The concept of long-term leases, however, takes that approach to a whole ‘nother level. In Indiana, Texas and elsewhere, government is putting its captive market of toll-paying travelers in the hands of a private company, which is free to generate new revenue by jacking those tolls higher than elected officials would dare.

That’s where the “free money” paid to state governments really comes from — higher tolls paid by their own citizens.

The long-term leases offer a way for government to privatize a tax hike. Even worse, that higher tax will be paid solely by the users of those toll roads, while revenues from that project benefit the entire state.

It’s hard to blame Linnenkohl and others in his position — they are simply responding rationally to an irrational situation. State governments are in dire need of hundreds of billions of dollars to build highways, transit systems and other transportation infrastructure, and current gasoline taxes can’t generate that kind of money.

The federal gasoline tax of 18.5 cents a gallon, for example, hasn’t increased since 1991, even while the cost of highway construction has soared. As a result, the federal Highway Trust Fund is projected to run dry by 2009. At the state level, Georgia’s gasoline taxes haven’t been increased since 1979, and they too have become grossly inadequate to the state’s needs.

Nonetheless, state and federal representatives claim that trying to raise the gasoline tax would be political suicide. That’s nuts. Gasoline prices now jump 30 cents a gallon in a week or two, with much of that additional money going overseas so that Arab sheiks can build ski slopes in the desert, and nobody even blinks an eye.

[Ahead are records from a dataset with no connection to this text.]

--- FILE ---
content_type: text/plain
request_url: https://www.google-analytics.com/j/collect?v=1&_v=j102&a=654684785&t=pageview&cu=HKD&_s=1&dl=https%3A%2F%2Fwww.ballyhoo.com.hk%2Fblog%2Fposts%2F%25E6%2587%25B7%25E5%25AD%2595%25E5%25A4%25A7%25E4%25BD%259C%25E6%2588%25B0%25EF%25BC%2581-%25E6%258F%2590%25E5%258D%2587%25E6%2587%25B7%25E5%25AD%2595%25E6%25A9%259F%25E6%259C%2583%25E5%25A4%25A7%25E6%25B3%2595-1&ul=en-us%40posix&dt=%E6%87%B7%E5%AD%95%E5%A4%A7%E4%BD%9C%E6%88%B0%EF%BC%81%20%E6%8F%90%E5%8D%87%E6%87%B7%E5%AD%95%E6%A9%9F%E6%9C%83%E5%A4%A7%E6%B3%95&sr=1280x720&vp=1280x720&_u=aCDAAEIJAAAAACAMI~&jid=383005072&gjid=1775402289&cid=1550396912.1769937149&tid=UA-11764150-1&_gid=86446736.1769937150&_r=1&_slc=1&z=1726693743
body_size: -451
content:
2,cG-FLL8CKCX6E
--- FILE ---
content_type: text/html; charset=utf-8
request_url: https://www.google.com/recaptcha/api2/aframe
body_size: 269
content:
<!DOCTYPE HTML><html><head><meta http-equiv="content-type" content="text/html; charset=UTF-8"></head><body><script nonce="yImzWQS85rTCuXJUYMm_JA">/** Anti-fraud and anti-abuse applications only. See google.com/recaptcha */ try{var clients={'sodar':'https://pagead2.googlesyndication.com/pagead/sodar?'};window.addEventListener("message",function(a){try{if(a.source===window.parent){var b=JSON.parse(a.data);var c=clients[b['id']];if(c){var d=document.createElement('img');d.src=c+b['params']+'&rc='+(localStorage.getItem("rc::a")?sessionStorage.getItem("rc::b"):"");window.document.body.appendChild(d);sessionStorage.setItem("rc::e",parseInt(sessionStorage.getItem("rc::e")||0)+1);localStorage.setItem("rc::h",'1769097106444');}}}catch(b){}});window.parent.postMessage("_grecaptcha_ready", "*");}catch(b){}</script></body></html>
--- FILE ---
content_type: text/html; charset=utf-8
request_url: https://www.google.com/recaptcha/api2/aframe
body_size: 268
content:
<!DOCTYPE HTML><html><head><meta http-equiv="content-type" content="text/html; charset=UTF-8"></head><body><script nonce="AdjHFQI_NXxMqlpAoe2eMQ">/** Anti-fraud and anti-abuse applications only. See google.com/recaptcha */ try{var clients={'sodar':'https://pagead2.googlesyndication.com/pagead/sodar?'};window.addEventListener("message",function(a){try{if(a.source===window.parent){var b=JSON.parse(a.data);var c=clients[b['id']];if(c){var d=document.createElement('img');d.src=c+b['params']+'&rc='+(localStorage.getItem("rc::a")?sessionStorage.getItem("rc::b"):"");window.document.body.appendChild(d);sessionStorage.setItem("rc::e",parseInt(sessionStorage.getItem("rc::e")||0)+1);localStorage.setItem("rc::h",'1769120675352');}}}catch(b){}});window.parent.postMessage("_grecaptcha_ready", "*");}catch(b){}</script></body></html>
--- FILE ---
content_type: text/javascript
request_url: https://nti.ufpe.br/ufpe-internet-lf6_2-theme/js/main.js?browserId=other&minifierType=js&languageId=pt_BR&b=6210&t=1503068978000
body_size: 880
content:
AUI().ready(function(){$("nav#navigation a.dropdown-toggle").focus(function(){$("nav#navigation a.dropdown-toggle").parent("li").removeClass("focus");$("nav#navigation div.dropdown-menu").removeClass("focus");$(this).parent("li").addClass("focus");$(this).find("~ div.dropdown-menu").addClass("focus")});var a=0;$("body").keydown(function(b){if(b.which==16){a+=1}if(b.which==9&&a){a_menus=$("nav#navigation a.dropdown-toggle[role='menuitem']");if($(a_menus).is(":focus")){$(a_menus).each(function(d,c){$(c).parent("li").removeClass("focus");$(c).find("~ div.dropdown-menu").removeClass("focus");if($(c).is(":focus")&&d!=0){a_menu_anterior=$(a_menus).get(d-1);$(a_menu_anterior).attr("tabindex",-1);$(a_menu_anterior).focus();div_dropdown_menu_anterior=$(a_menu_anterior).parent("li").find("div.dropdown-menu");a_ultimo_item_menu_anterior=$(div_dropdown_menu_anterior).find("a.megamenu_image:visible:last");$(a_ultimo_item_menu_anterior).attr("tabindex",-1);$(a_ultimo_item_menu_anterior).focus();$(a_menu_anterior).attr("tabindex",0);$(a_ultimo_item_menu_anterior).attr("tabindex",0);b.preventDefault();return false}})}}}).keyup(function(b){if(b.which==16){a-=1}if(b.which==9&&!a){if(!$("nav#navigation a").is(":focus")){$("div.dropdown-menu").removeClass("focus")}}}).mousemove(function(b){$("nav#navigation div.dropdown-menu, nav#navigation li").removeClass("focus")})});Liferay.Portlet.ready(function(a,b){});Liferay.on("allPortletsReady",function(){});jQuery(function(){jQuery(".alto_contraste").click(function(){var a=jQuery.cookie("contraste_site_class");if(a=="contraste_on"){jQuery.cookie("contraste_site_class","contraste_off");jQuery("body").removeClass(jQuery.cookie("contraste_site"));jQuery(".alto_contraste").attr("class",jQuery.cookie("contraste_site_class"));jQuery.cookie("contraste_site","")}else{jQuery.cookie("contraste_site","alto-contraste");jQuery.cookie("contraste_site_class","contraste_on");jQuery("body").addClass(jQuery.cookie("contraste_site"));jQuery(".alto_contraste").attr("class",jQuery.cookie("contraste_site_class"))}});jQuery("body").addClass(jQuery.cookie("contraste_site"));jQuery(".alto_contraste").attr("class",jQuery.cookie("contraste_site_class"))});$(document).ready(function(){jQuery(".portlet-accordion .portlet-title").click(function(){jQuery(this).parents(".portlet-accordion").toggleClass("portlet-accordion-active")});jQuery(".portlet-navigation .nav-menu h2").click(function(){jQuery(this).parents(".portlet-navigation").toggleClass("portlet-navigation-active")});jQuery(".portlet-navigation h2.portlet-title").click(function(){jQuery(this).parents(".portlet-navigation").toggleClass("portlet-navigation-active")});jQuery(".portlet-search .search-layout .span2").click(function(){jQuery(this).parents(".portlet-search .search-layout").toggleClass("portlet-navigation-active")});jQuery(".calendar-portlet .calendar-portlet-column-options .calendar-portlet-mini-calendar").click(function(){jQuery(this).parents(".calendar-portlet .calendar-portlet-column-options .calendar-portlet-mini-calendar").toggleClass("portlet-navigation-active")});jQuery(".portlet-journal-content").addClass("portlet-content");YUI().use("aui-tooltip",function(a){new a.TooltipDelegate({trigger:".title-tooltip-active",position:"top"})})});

Yet Georgians aren’t smart enough to accept a 10-cent-a-gallon increase, introduced over a number of years, with all the revenue to be spent here at home on their own behalf?

By refusing to even consider the rational step of raising the gas tax, we are forcing governments to turn to convoluted and grossly inefficient methods of fund-raising such as leasing toll roads — and their captive markets — to private firms.